Member of Parliament for Emfuleni South, Gauteng
- Incumbent
- Assumed office 2004

Personal details
- Born: Klerksdorp
- Party: Democratic Alliance
- Alma mater: University of South Africa and University of Johannesburg
- Profession: Advocate

= Hendrik Schmidt =

South African politician

Hendrik Schmidt is a South African politician, a Member of Parliament with the Democratic Alliance, and the Shadow Deputy Minister of Mining.

==Background==
Schmidt was born in Klerksdorp, South Africa in 1963. He attended schools in Durban, Welkom and Virginia.

==Education==
He holds several law degrees, including a B. Iuri., an LLB from Unisa, an LLM from Rand Afrikaans University / University of Johannesburg, a Masters in Philosophy (UJ) and a PhD in mining law (UCT).
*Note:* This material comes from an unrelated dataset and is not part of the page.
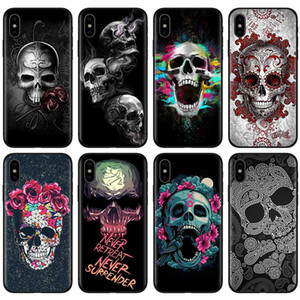 Fashion Cover I-phone 12 Case For Iphone 12 Mini Pro Max 11 Scary Skull Cover Shell Cell 11 Moblie Phone Cases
He has worked for the Department of Justice in the district and regional court as a Public Prosecutor and then as a State Advocate and Senior State Advocate. From 1994 to 1999, he was an advocate for the Witwatersrand Local Division and has been a member of the Society of Advocates of South Africa since 1994.

==Political life==
Schmidt began his political career as a councillor in the Northern Metropolitan Council and went on to become an MP in 1999. He held the position of Democratic Alliance spokesperson on Minerals and Energy from 2004 to 2009, and was instrumental in pursuing and exposing the truth surrounding the Oilgate scandal, involving the African National Congress and Petro-SA. On his re-election to Parliament in 2009, he was appointed as the Shadow Minister of Mining.
As a fierce opponent of nationalization of the mining industry in South Africa, he has released many statements to validate his skepticism of the ANC’s ability to do this while turning a profit.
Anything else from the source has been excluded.